### DESCRIPTION OF THE TASK:
All of the records below must be output exactly, with no pictures carried over.

——————

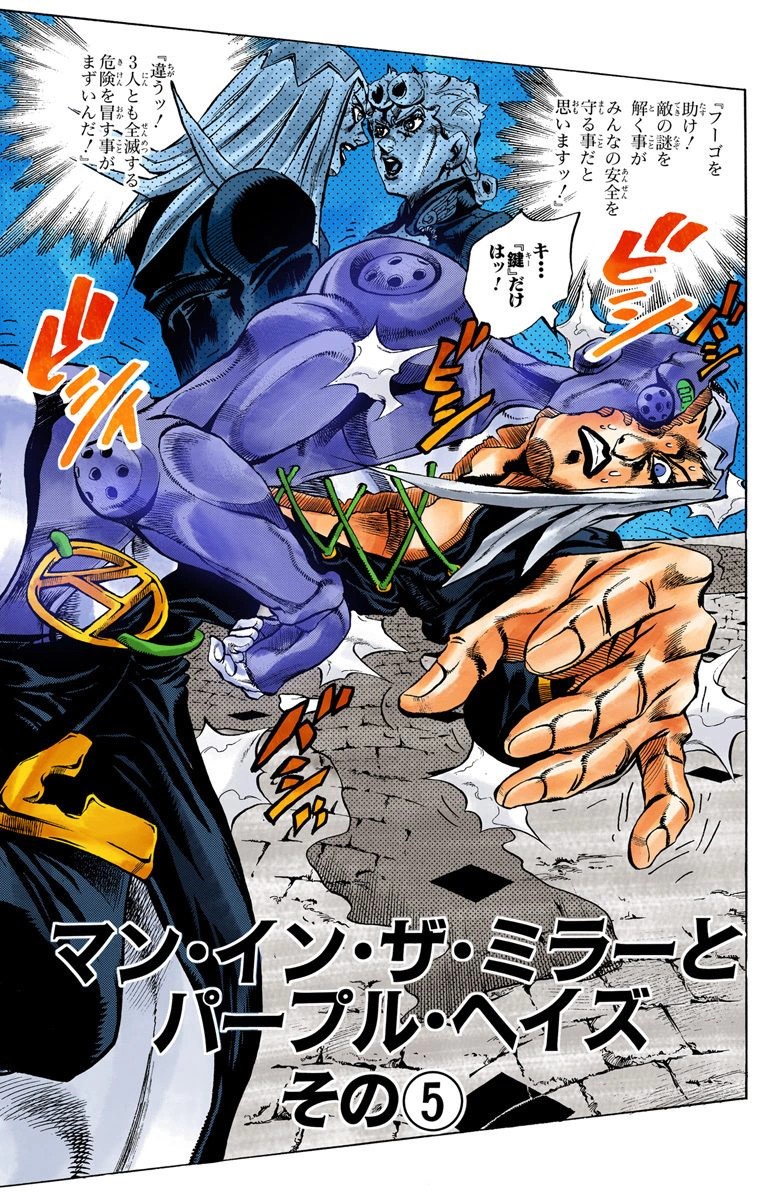 Part 5 stand posters, JoJo's Bizarre Adventure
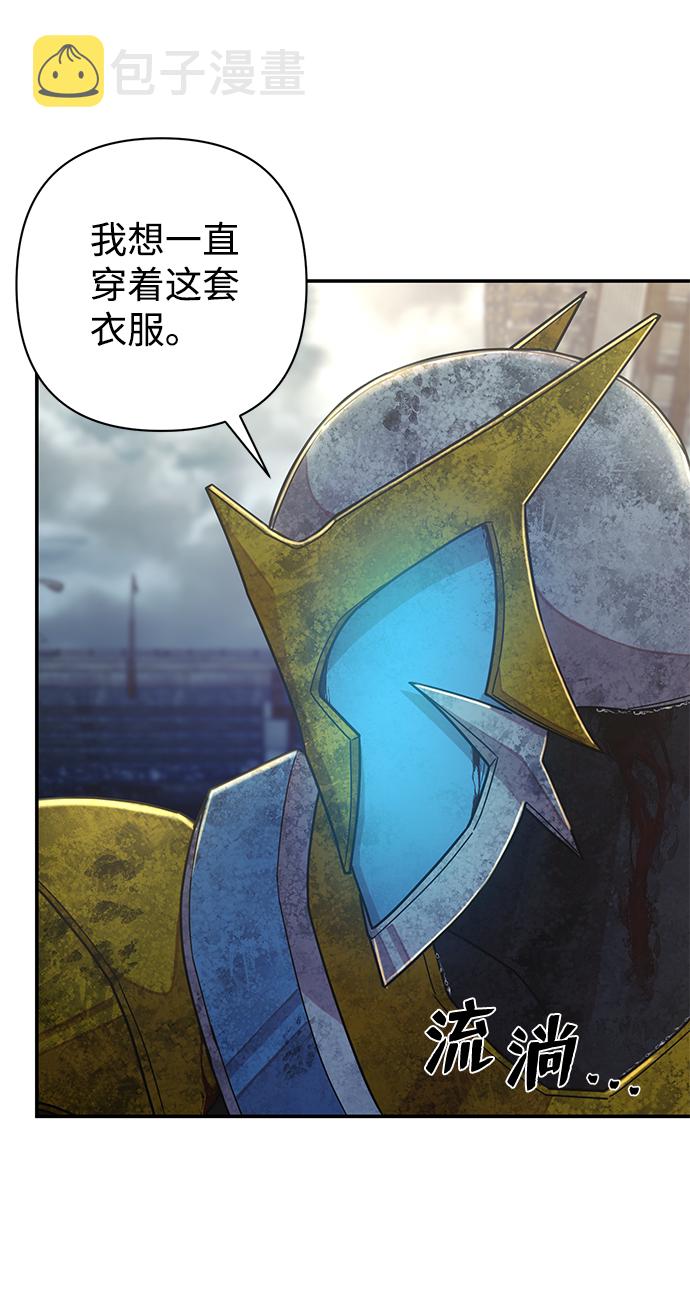 [第53话] 圣遗物（7）28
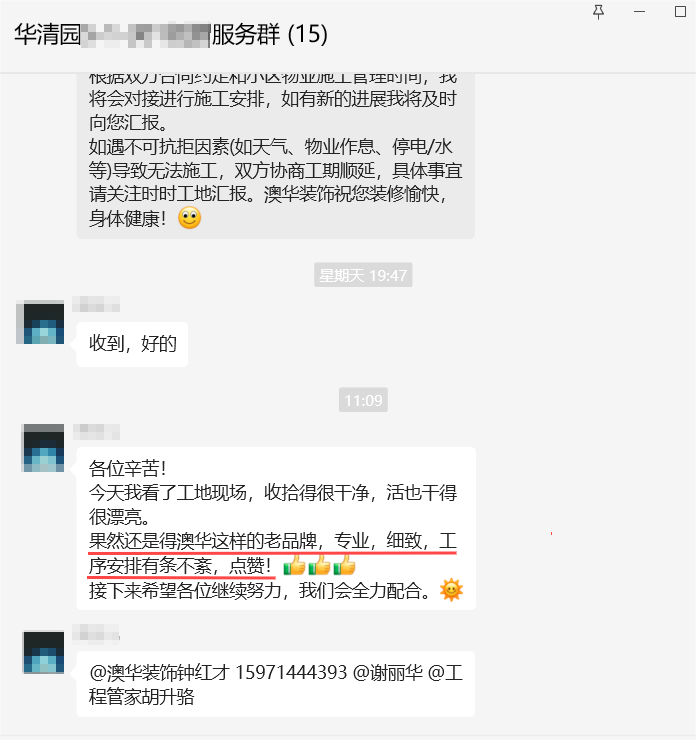 澳華裝飾怎么樣?澳華裝飾好不好?澳華裝飾口碑怎么樣? 澳華裝飾怎么樣?澳華裝飾好不好?澳華裝飾口碑怎么樣?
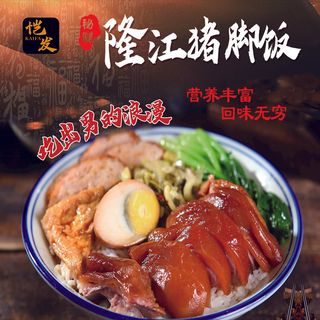 隆*脚饭黑色简约海报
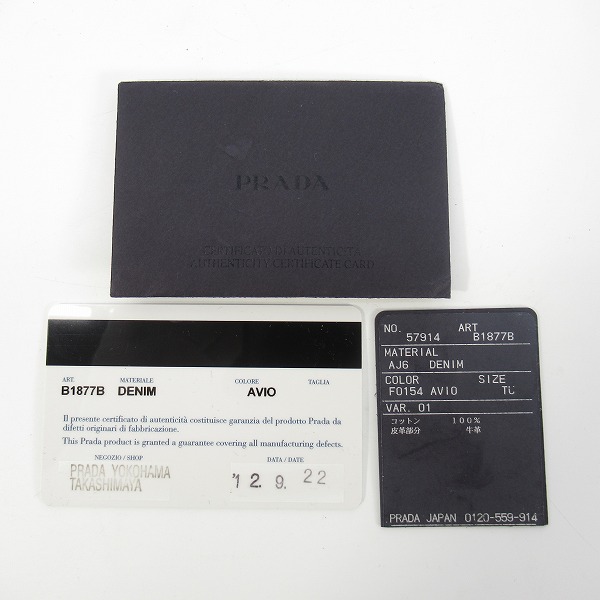 実際に弊社で買取させて頂いたPRADA/プラダ カナパ デニム バンド/トートバッグ B1877Bの画像 9枚目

——————

### SOLUTION FOR THIS PROBLEM:
 Part 5 stand posters, JoJo's Bizarre Adventure
 [第53话] 圣遗物（7）28
 澳華裝飾怎么樣?澳華裝飾好不好?澳華裝飾口碑怎么樣? 澳華裝飾怎么樣?澳華裝飾好不好?澳華裝飾口碑怎么樣?
 隆*脚饭黑色简约海报
 実際に弊社で買取させて頂いたPRADA/プラダ カナパ デニム バンド/トートバッグ B1877Bの画像 9枚目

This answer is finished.